LISTING:
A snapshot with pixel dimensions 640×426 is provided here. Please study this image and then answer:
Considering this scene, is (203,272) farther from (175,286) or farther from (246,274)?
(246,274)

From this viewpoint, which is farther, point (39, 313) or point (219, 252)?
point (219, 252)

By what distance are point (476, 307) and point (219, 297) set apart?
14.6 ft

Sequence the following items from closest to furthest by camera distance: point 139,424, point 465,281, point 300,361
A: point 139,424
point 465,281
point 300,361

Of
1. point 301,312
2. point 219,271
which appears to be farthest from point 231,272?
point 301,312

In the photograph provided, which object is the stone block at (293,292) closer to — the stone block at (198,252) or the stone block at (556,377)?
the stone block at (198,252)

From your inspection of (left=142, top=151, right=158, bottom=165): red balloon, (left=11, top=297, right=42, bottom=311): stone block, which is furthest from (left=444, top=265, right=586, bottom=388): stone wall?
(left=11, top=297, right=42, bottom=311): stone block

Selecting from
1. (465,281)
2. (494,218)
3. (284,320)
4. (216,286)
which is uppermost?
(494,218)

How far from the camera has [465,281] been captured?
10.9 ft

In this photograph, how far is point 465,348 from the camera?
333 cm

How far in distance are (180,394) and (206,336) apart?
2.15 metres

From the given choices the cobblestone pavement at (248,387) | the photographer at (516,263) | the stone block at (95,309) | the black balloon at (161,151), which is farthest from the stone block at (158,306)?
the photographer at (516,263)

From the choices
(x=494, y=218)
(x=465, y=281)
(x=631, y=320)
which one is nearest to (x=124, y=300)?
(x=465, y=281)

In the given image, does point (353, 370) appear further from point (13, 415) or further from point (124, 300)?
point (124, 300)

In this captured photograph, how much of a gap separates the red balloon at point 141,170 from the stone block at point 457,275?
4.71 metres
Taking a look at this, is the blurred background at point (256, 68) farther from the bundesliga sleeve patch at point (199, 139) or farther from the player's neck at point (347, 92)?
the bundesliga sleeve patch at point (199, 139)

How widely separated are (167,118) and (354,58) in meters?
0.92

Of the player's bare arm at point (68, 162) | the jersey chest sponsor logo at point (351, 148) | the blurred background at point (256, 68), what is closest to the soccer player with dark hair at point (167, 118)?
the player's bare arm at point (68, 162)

==

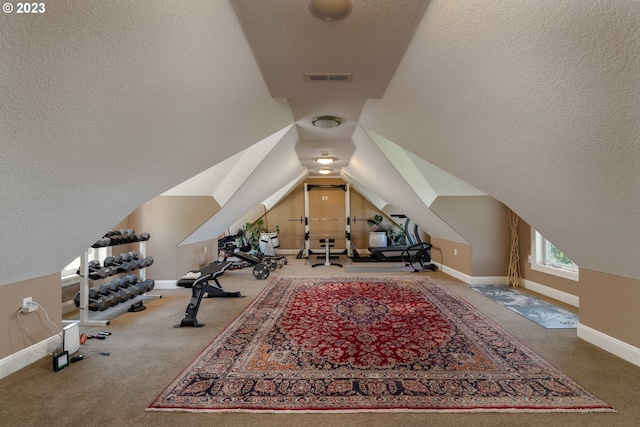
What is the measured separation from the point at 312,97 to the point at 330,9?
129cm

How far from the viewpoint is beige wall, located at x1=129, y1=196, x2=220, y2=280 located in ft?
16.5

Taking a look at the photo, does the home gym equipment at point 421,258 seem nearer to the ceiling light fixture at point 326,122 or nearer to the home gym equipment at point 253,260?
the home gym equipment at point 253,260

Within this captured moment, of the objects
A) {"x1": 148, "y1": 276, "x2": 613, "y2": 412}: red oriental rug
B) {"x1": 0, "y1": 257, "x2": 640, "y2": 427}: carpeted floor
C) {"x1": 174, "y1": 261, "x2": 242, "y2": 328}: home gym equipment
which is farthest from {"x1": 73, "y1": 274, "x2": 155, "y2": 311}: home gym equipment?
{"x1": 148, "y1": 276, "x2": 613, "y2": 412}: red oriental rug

SET TASK:
Which lines in the material above contain the word "balloon"? Gather each of them and copy it out in full.

SOLUTION TO THIS PROBLEM:
From your inspection of (left=142, top=151, right=158, bottom=165): red balloon, (left=11, top=297, right=42, bottom=311): stone block, which is furthest from (left=444, top=265, right=586, bottom=388): stone wall?
From the given choices the cobblestone pavement at (248,387) | the photographer at (516,263) | the stone block at (95,309) | the black balloon at (161,151), which is farthest from the stone block at (158,306)?
In this captured photograph, how much of a gap separates the red balloon at point 141,170 from the stone block at point 457,275?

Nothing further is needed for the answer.